**THE EXERCISE**
Print the records word for word, beginning with the line that contains "What distance from the" and continuing through the final line of the records.

[Lines of data]
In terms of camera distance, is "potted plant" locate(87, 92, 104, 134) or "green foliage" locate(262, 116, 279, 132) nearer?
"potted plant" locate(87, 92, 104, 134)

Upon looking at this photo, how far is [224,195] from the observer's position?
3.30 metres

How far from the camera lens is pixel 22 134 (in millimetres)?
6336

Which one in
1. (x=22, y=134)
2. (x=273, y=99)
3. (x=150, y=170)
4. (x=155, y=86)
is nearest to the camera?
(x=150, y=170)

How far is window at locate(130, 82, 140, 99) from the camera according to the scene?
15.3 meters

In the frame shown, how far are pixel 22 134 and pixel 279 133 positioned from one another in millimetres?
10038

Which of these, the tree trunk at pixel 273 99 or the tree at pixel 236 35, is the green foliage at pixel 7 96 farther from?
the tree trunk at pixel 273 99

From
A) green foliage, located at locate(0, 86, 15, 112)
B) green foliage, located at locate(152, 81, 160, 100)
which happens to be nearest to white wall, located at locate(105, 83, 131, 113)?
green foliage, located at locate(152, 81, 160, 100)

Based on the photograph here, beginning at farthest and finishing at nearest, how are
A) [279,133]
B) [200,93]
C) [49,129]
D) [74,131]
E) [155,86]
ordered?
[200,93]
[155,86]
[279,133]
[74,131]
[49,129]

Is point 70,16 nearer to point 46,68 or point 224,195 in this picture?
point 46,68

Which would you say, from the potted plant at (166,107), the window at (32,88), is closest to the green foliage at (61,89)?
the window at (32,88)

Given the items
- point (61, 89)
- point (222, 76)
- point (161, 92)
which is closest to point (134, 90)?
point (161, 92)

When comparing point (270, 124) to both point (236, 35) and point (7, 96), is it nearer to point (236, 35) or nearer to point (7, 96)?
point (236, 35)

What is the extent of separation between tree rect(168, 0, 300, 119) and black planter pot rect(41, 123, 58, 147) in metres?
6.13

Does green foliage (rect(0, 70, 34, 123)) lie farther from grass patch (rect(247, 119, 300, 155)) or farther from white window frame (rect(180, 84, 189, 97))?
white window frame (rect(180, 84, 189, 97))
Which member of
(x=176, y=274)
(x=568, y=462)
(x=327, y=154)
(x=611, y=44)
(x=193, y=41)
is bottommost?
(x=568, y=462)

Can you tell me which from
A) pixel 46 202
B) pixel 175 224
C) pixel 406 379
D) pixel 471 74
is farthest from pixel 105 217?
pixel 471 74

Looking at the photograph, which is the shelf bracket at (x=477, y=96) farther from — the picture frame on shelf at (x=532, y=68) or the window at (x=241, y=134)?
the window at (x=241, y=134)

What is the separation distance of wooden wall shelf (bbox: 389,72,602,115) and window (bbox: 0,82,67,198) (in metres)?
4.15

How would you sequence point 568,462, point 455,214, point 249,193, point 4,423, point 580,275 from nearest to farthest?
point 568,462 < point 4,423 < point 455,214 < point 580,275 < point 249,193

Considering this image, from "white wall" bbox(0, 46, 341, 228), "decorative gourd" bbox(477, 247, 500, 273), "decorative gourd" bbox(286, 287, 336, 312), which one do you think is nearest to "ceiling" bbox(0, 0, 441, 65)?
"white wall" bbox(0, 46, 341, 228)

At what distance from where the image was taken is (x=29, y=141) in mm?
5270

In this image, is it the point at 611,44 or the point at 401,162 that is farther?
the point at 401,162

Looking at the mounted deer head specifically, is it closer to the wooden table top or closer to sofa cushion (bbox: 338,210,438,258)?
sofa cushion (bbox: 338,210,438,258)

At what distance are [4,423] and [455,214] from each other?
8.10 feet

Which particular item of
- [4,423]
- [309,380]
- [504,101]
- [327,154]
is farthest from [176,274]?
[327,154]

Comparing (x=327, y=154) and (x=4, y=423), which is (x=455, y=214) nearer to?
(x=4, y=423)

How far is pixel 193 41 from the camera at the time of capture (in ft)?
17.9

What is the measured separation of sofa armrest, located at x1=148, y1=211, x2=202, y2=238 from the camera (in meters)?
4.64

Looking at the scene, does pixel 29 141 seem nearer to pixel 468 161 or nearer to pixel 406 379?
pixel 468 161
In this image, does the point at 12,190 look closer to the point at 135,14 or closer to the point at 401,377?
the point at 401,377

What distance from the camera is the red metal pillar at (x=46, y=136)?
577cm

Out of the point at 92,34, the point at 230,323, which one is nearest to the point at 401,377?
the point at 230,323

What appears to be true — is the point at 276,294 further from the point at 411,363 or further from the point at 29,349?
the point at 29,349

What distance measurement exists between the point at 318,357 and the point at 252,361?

**RESPONSE TO THIS TASK**
What distance from the camera is the red metal pillar at (x=46, y=136)?
577cm

Out of the point at 92,34, the point at 230,323, which one is nearest to the point at 401,377?
the point at 230,323

What appears to be true — is the point at 276,294 further from the point at 411,363 or further from the point at 29,349?
the point at 29,349

What distance measurement exists between the point at 318,357 and the point at 252,361?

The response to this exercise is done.